Trust model has attracted foreign businesses to Canada and increased tax revenue from foreign sources
The trust structure has drawn foreign businesses into Canadian jurisdictions in at least two ways. First, many Canadian trusts have used their more attractive capital structure to purchase foreign companies. There are over 40 income trusts with at least 20% of their revenue based in the U.S. These cash flows are generally taxed in Canada in the hands of Canadian unit holders. Second, at latest count, 16 foreign companies had set up head offices in Canada and chosen to list as trusts on the TSX. Again, these businesses generate productivity benefits for Canada through banking fees, listing fees, head office and operations employment, and taxes paid by Canadian unit holders on distributions and capital gains.
Unit holders reinvest in economy –significant multiplier effect
Finally, unit holders tend to reinvest their distributions in the economy, either through the capital markets or through consumer spending. Both of these activities have an expansionary impact on the economy. These distributions, currently approximately $15 billion on an annualized basis, represent over 1.2% of GDP. Taxing these distributions at the corporate level would clearly have a negative impact on GDP, even net of the benefit to government spending (it is generally accepted that private sector spending is more productive than public sector spending). Alternatively, forcing trusts to revert to the corporate model would eliminate perhaps 80% of these distributions, as dividend payments would most likely be substantially lower (assuming a 1.5% yield vs. the current average trust yield of 9.5%). Also, since corporate and dividend taxes would apply, the impact would be greater still. As a result, the vast majority of the $15 billion in distributions would be shifted from investors to government and corporations. This measure would likely result in a net reduction to GDP, as consumer spending and reinvestment would likely have a more immediate and favourable impact on GDP than government spending and corporate reinvestment over and above the levels corporate management teams have already deemed optimal. In essence, we believe there is ample economic proof that unit holders allocate capital more efficiently than governments.

=== Set of tasks ===
1) Reproduce the text above on Canadian income trusts word for word, starting with "Trust model has" and going on through "and capital gains.".
2) Carry on the piece about Canadian income trusts from the point at which it ends.

=== Material ===
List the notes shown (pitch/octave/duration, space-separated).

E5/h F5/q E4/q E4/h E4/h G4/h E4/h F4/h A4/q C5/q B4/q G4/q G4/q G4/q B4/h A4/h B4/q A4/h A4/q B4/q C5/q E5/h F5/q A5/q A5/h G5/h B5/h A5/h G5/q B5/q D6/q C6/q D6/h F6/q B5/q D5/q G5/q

=== Responses by task ===
1)
Trust model has attracted foreign businesses to Canada and increased tax revenue from foreign sources
The trust structure has drawn foreign businesses into Canadian jurisdictions in at least two ways. First, many Canadian trusts have used their more attractive capital structure to purchase foreign companies. There are over 40 income trusts with at least 20% of their revenue based in the U.S. These cash flows are generally taxed in Canada in the hands of Canadian unit holders. Second, at latest count, 16 foreign companies had set up head offices in Canada and chosen to list as trusts on the TSX. Again, these businesses generate productivity benefits for Canada through banking fees, listing fees, head office and operations employment, and taxes paid by Canadian unit holders on distributions and capital gains.

2)
Retail Investor Dependency on Income Trust Distributions
No viable high yield alternative in Canada
Most investment vehicles in Canada do not currently provide very attractive yields. GIC's yield 2-3%, bonds 4-5%, preferred stocks 3-5%, and common stocks approximately 1.5%. Furthermore, there is no viable equivalent in Canada to the $3 trillion high yield bond market in the United States. We believe it unlikely that a market such as the one in the U. S. will develop in Canada, leaving investors with no other option than income trusts, which currently yield approximately 9.5% on average. Many older, conservative investors are unwilling to hold equities, but have swapped GIC's or bonds for income trusts. Not only are the yields much more attractive, but this form of investment is more productive for the economy than investing in GIC's.
Retail participation very high, both directly and indirectly through funds and pensions
We believe that retail investor participation in the income trust market is very significant, and that taxation is a major consideration for this constituency. There are approximately 1 million retail income trust investors in Canada. Assuming 2.5 people per household, that represents 2.5 million Canadians who have invested in trusts for income and/or savings purposes. When one considers indirect ownership through mutual funds, closed end funds, pension plans, etc., it is probable that well over 10% of the Canadian population owns trusts. It is likely that an even higher proportion of adult Canadians owns trusts, since a larger percentage of seniors are believed to hold trusts than young families with children.
The vast majority of these individuals are middle class investors who in many cases are approaching retirement or are already retirees. Many of these investors focus heavily on trust yields since they rely on monthly distributions to supplement their incomes. Any material taxation of income trusts could have a devastating impact on their ability to meet their spending needs. In fact, it is conceivable that social security supplements could be required for some individuals to offset the decline in income and retirement assets. Such a requirement could undermine any supposed gain to the fiscal balance achieved by taxing trusts.
The current era of 50-year low interest rates has driven many pension plans into substantial deficits, while reducing their ability to match long term liabilities with attractively yielding fixed income assets. We believe that trusts offer a unique solution to this dilemma given their high yields and long implied durations.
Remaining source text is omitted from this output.